Avant même de pénétrer dans le tunnel, ce TGV était déjà en retard de 1 heure et 10 minutes à cause d'un "problème technique". Une fois à l'intérieur, l'électricité a été coupée, entraînant la perte de la climatisation et de l'éclairage dans certaines voitures. Rapidement, la température montait, rendant la situation insupportable pour les passagers. Face à cette chaleur accablante, certains ont tenté de se rafraîchir avec des éventails ou des brumisateurs, mais ces solutions n’ont clairement pas suffi.
Pour illustrer l'angoisse ambiante, une passagère nommée Thaïs a déclaré : "C'était un cauchemar, il y avait des crises d'angoisse dans les wagons, plus d'air, plus d'eau". Un autre voyageur a ajouté : "Dans ma rame, la climatisation fonctionnait, mais pas dans celle d'à côté, où il faisait 48 °C, ce qui a causé des malaises".
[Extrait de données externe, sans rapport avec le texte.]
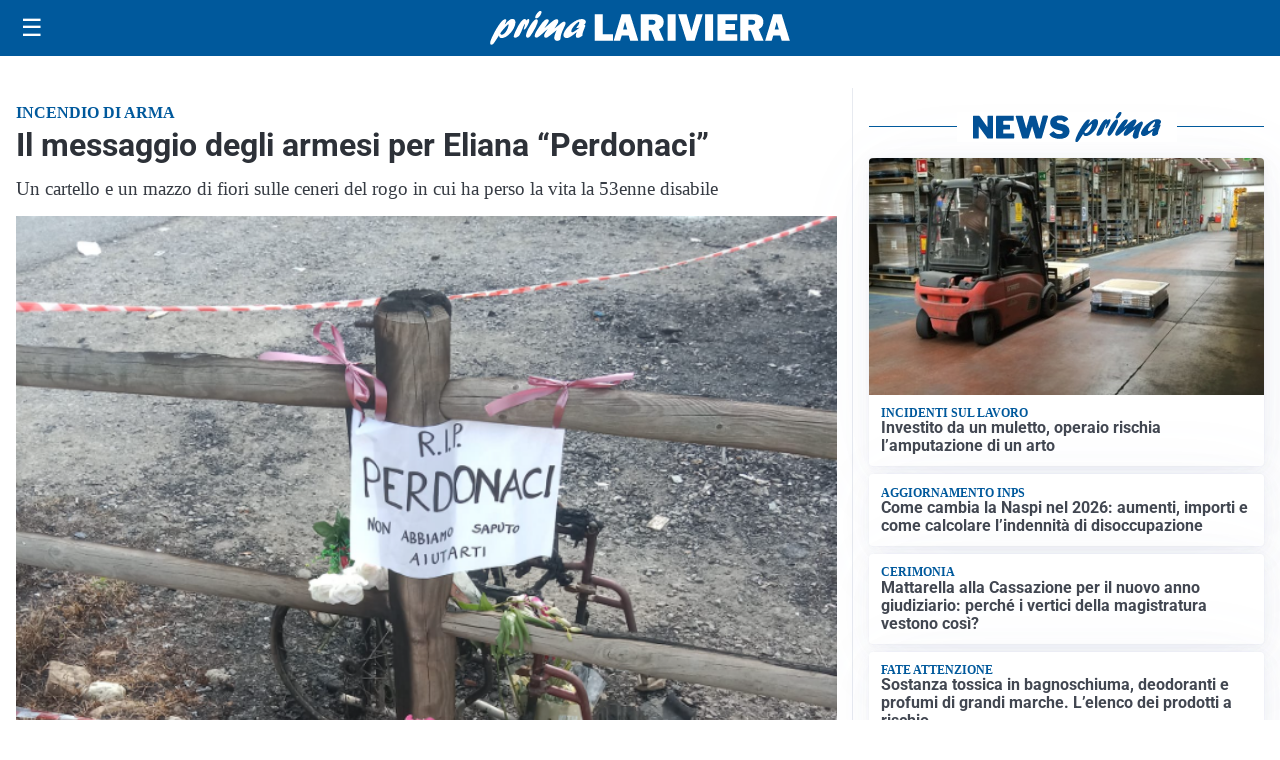

--- FILE ---
content_type: text/html; charset=utf8
request_url: https://primalariviera.it/media/my-theme/widgets/list-posts/sidebar-video-piu-visti.html?ts=29497064
body_size: 672
content:
<div class="widget-title"><span>Video più visti</span></div>
<div class="widget-sidebar-featured-poi-lista">
            
                    <article class="featured">
                <a href="https://primalariviera.it/attualita/medici-e-medicina-amiloidosi-cardiaca-rara-ma-non-troppo-tra-diagnostica-precoce-e-terapie/">
                                            <figure><img width="480" height="300" src="https://primalariviera.it/media/2026/01/Untitled-1-480x300.jpg" class="attachment-thumbnail size-thumbnail wp-post-image" alt="Medici e Medicina: amiloidosi cardiaca (rara ma non troppo) tra diagnostica precoce e terapie" loading="lazy" sizes="(max-width: 480px) 480px, (max-width: 1024px) 640px, 1280px" decoding="async" /></figure>
                                        <div class="post-meta">
                                                    <span class="lancio">televisione</span>
                                                <h3>Medici e Medicina: amiloidosi cardiaca (rara ma non troppo) tra diagnostica precoce e terapie</h3>
                    </div>
                </a>
            </article>
                    
                    <article class="compact">
                <a href="https://primalariviera.it/sport/il-goal-vittoria-di-oan-djorkaeff-e-il-bellabbraccio-con-il-mister-della-sanremese-banchini/">
                    <div class="post-meta">
                                                    <span class="lancio">serie d</span>
                                                <h3>Il goal vittoria di Oan Djorkaeff e il bell&#8217;abbraccio con il mister della Sanremese Banchini</h3>
                    </div>
                </a>
            </article>
                    
                    <article class="compact">
                <a href="https://primalariviera.it/sport/la-sanremese-presenta-jerry-mbakogu-il-saluto-dellattaccante-ai-tifosi-biancazzurri/">
                    <div class="post-meta">
                                                    <span class="lancio">serie d</span>
                                                <h3>La Sanremese presenta Jerry Mbakogu.  Il saluto dell&#8217;attaccante ai tifosi biancazzurri</h3>
                    </div>
                </a>
            </article>
            </div>

<div class="widget-footer"><a role="button" href="/multimedia/video/" class="outline widget-more-button">Altri video</a></div>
Des bouteilles d'eau ont été distribuées, mais en quantités insuffisantes, aggravant le désarroi des passagers. La voiture-bar est vite devenue une sorte d'infirmerie improvisée, avec des voyageurs qualifiés en santé venant prêter main-forte. "Il y avait effectivement des médecins ou des infirmiers à bord qui ont proposé leur aide", a raconté l'un des passagers.
La SNCF a confirmé que le TGV 6177 avait été affecté par une "avarie technique". Après avoir fait demi-tour, le train a regagné Paris, où les passagers ont dû transborder sur une autre unité, bénéficiant au passage de paniers-repas. Le TGV finalement arrivé à Nice a accusé un retard de 5 heures et 40 minutes, atteignant sa destination à 1 heure du matin.
La SNCF met en garde contre les voyages en train durant la canicule
Dimanche dernier, le PDG de la SNCF, Jean Castex, avait conseillé aux passagers "vulnérables" d'éviter de prendre le train en période de chaleur intense, précisant que de tels incidents ne pouvaient être exclus. En conséquence, la SNCF propose des échanges et des annulations de billets de TGV et de Ouigo sans frais pendant ces périodes.